Donner la parole aux spectateurs est un geste assumé pour les engager dans le propos artistique, dépasser le cadre habituel de l’écoute silencieuse et de l’émotion, redéfinir des codes pour un théâtre partagé par le plus grand nombre.

Presse

Un banquet à la table d’Ulysse

La narration est ici centrée uniquement sur la fin du récit fleuve d’Homère, le retour d’Ulysse chez lui, sur l’île d’Ithaque, après dix ans d’absence, et ses retrouvailles avec son épouse Pénélope, son fils Télémaque et son père Laërte. Rachid Akbal est seul en scène pour camper tous les personnages de l’histoire et il choisit également plusieurs spectateurs/spectatrices pour incarner quelques rôles, que ce soit Pénélope ou Télémaque, ou d’autres plus secondaires comme les prétendants Antinoos et Eurymaque. On retrouve aussi dans ce spectacle une bonne dose d’humour et l’interactivité avec le public.
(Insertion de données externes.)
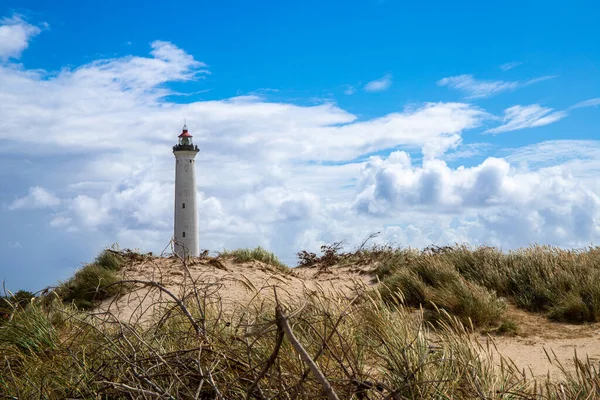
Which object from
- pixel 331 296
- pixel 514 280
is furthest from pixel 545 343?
pixel 331 296

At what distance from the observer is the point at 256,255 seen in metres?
16.5

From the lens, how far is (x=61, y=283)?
14359 millimetres

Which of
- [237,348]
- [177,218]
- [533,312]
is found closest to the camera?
[237,348]

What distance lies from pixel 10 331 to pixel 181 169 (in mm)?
28414

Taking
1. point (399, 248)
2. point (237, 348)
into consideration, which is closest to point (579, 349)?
point (237, 348)

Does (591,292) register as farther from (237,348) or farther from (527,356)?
(237,348)

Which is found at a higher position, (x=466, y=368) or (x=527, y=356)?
(x=466, y=368)

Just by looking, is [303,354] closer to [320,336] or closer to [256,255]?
[320,336]

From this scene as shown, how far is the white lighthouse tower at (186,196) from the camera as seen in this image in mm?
35500

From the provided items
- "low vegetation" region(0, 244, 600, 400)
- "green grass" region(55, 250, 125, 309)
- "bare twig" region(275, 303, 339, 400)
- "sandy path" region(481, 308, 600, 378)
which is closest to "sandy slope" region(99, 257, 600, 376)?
"sandy path" region(481, 308, 600, 378)

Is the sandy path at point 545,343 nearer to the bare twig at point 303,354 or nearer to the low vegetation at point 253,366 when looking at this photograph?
the low vegetation at point 253,366

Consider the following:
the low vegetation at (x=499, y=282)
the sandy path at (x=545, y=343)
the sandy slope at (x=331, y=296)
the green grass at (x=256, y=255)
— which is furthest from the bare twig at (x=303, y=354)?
the green grass at (x=256, y=255)

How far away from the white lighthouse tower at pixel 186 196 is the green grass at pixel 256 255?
19057 millimetres

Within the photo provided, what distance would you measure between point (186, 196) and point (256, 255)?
20.3 metres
Ce spectacle mise plutôt sur l’intimité, voire la complicité, avec les spectateurs. Tout commence dans la cour où le public est invité à écouter, debout et dehors, le début de l’histoire contée par Rachid Akbal, autour de l’enfance d’Ulysse, de son long voyage loin de chez lui et de son arrivée à Ithaque. Ce n’est qu’au bout d’un quart d’heure que le public pénètre dans la salle, assez petite, mais qui du coup offre une très grande proximité avec le comédien. Installés sur des chaises autour d’un grand tapis de sol central, les spectateurs prennent la place des convives du banquet donné par Pénélope en l’honneur d’Apollon et partagent un verre de vin, du fromage et du raisin tout au long de la représentation.

La réussite de ce spectacle tient beaucoup à la performance d’acteur, parfois même de danseur, de Rachid Akbal. Il incarne au plus profond de son corps les épreuves endurées par Ulysse pour reconquérir son épouse Pénélope et tuer tous les prétendants, notamment avec la célèbre scène de l’arc que lui seul parvient à utiliser. Quelques jolies astuces de mise en scène, vraiment toutes simples, viennent apporter une touche d’originalité, comme les petites bougies allumées au cours de la représentation ou la terre ocre jetée sur le tapis de sol pour symboliser les flots de sang de la lutte sans merci entre Ulysse et les prétendants de Pénélope. Cette simplicité poussée à l’extrême permet de donner au texte d’Homère toute sa place et sa portée symbolique, on peut en mesurer ainsi la remarquable poésie mais aussi la grande violence.

Avec Rachid Akbal, force est de constater la grande puissance évocatrice d’une parole qui parvient à faire surgir dans l’imaginaire une multitude d’images et d’effets, et à rendre audible pour nos oreilles de spectateurs/spectatrices du XXIe siècle l’extraordinaire modernité d’un texte écrit il y a fort longtemps par Homère. Des mots qui trouvent parfois un étonnant écho dans notre monde actuel, notamment la description de la relation père-fils ou le rejet de l’étranger chez Homère.